Can someone please explain why 80 mod (-11) is -8…? Why isn’t it 3?

b = aq + r
80 = (-11)q + r
80 = (-11)(-7) + 3
Thus 80 mod (-11) = 3..

 

[SteveL27]

Can someone please explain why 80 mod (-11) is -8…? Why isn’t it 3?

b = aq + r
80 = (-11)q + r
80 = (-11)(-7) + 3
Thus 80 mod (-11) = 3..

Your calculation is correct.

-8 and 3 are equivalent mod -11. Both answers are right.

 

[haruspex]

-8 and 3 are equivalent mod -11. Both answers are right.
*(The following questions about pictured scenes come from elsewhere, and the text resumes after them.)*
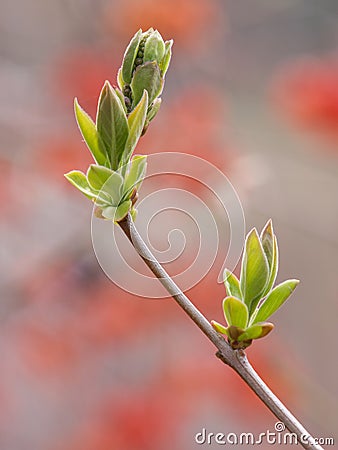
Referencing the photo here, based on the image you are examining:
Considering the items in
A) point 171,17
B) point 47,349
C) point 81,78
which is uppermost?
point 171,17

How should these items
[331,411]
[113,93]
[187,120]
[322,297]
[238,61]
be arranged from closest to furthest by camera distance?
[113,93] → [187,120] → [331,411] → [322,297] → [238,61]

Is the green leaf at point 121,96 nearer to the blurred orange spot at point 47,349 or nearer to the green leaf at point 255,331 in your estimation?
the green leaf at point 255,331

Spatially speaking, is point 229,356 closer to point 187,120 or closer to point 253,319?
point 253,319

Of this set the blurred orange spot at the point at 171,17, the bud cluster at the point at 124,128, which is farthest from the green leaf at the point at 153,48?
the blurred orange spot at the point at 171,17

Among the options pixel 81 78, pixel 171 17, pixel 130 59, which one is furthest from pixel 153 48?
pixel 171 17

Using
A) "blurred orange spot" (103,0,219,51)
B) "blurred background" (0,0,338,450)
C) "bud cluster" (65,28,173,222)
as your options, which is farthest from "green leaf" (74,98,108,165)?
"blurred orange spot" (103,0,219,51)

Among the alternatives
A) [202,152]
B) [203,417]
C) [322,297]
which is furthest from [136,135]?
[322,297]

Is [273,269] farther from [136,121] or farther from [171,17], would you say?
[171,17]

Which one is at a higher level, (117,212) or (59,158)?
(59,158)
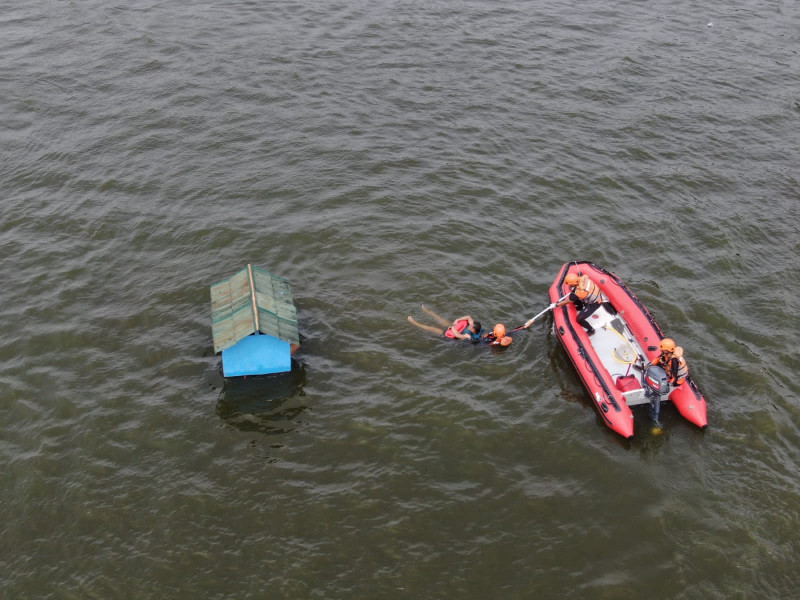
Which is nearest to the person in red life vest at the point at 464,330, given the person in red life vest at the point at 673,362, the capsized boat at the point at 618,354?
the capsized boat at the point at 618,354

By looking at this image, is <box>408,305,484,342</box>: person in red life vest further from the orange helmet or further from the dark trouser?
the orange helmet

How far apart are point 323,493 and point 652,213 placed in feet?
44.7

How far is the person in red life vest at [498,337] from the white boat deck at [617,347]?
2.06m

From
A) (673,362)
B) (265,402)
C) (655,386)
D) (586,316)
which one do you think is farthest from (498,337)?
(265,402)

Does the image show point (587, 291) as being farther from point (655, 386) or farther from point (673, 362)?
point (655, 386)

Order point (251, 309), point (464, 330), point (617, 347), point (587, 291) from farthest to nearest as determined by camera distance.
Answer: point (587, 291)
point (464, 330)
point (617, 347)
point (251, 309)

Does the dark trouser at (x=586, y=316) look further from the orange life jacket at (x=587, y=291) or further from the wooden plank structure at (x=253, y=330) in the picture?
the wooden plank structure at (x=253, y=330)

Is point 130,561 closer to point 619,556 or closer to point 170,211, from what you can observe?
point 619,556

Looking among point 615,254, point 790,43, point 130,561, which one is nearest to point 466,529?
point 130,561

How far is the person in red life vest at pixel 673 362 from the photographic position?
46.9ft

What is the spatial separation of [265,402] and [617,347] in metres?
8.44

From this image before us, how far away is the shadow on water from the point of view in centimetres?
1438

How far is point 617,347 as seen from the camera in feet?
52.1

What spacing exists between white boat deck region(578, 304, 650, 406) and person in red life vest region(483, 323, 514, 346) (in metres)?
2.06
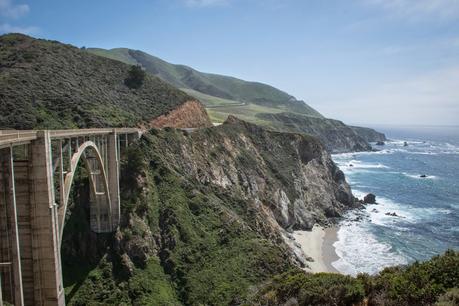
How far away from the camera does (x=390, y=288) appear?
1362cm

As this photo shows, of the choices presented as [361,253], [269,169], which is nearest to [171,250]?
[361,253]

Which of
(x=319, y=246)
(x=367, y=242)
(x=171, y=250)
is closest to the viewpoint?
(x=171, y=250)

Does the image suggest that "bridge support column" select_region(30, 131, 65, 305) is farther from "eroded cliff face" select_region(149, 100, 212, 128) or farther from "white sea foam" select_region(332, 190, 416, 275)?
"eroded cliff face" select_region(149, 100, 212, 128)

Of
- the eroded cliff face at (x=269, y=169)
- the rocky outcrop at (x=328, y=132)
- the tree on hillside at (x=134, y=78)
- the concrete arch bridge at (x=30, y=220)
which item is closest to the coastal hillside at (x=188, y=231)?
the eroded cliff face at (x=269, y=169)

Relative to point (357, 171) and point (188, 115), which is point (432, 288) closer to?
point (188, 115)

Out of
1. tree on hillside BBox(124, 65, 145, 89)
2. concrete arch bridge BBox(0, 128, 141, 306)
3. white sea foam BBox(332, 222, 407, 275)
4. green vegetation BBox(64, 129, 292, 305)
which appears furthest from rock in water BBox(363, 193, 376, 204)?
concrete arch bridge BBox(0, 128, 141, 306)

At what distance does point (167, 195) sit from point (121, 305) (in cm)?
1362

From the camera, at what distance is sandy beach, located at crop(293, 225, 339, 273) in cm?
4492

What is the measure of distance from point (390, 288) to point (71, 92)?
46.2 metres

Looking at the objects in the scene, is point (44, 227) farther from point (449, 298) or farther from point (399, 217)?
point (399, 217)

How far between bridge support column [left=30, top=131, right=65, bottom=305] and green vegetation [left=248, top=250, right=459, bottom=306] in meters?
10.4

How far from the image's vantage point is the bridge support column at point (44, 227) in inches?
719

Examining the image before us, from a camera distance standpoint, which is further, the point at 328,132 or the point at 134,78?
the point at 328,132

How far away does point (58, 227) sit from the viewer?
1989 cm
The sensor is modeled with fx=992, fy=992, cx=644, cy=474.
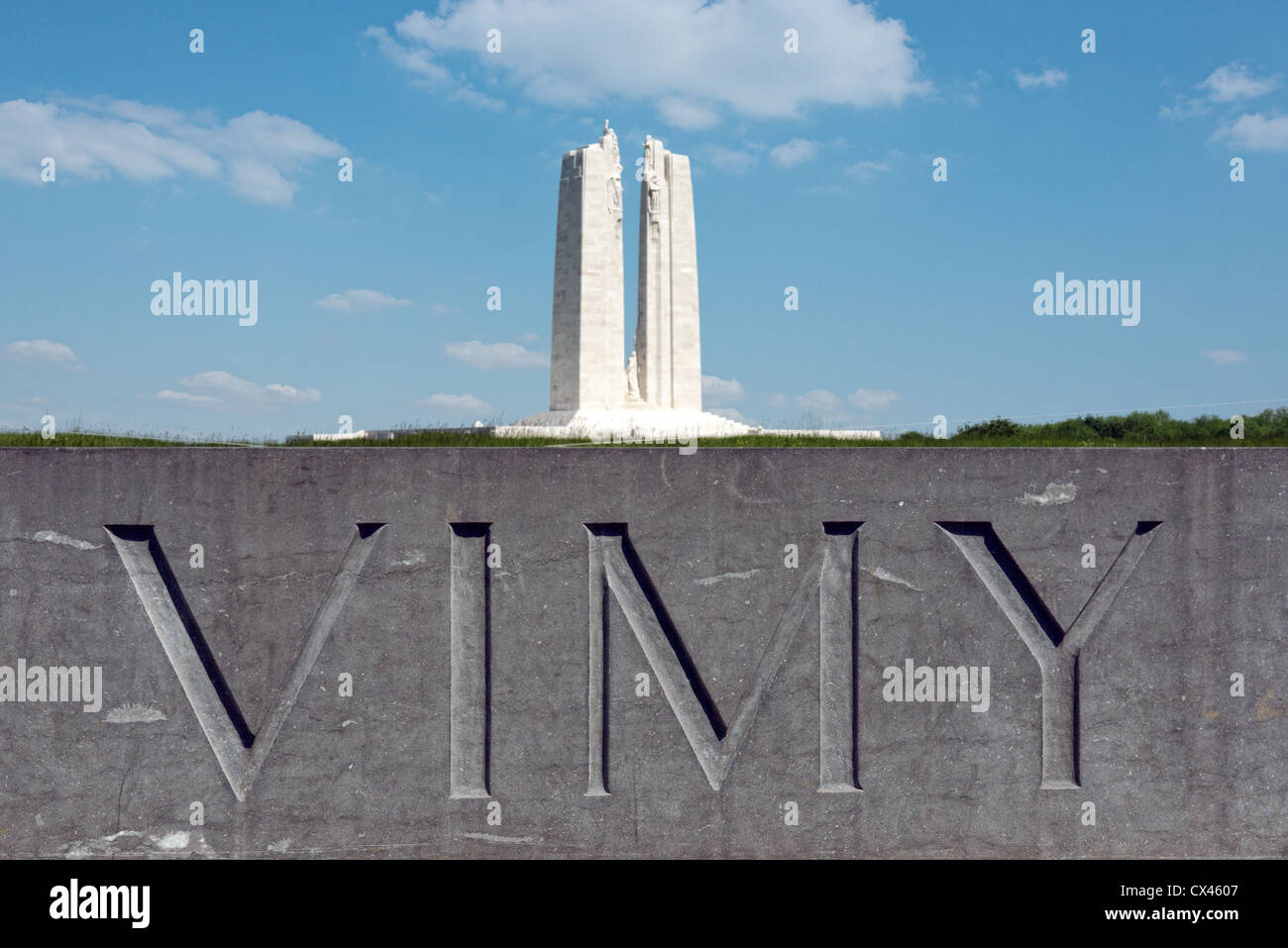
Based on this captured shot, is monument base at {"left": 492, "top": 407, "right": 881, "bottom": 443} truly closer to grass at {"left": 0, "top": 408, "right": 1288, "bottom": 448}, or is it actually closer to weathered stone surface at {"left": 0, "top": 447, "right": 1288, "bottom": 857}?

Yes, they are the same, but typically a mathematical function with multiple 'valid' values is assigned a standard value by convention. Thus, the √ function is defined to be the non-negative root; arcsin etc. also have standard ranges.
In number theory, the non-negative value is taken for the mod function regardless of the signs of the arguments. Programming languages are annoyingly inconsistent. See http://en.wikipedia.org/wiki/Modulo_operation#Remainder_calculation_for_the_modulo_operation.

 

[HallsofIvy]

There are a number of different ways of thinking about "modulo". The most fundamental uses "equivalence" classes. -8 and 3 are in the same equivalence class "modulo 11" because -8= (-1)11+ 3 or, alternatively, 3+ 8= 11= 0 (mod 11) so that 3 is the additive inverse of 8: -8= 3 (mod 11).

It is a common convention to use the smallest positive number in an equivalence class to "represent" the class but any number in the class can be used. Sometimes it is convenient to use "-8" rather than "3" just as sometimes it is convenient to use 2/4 rather than 1/2.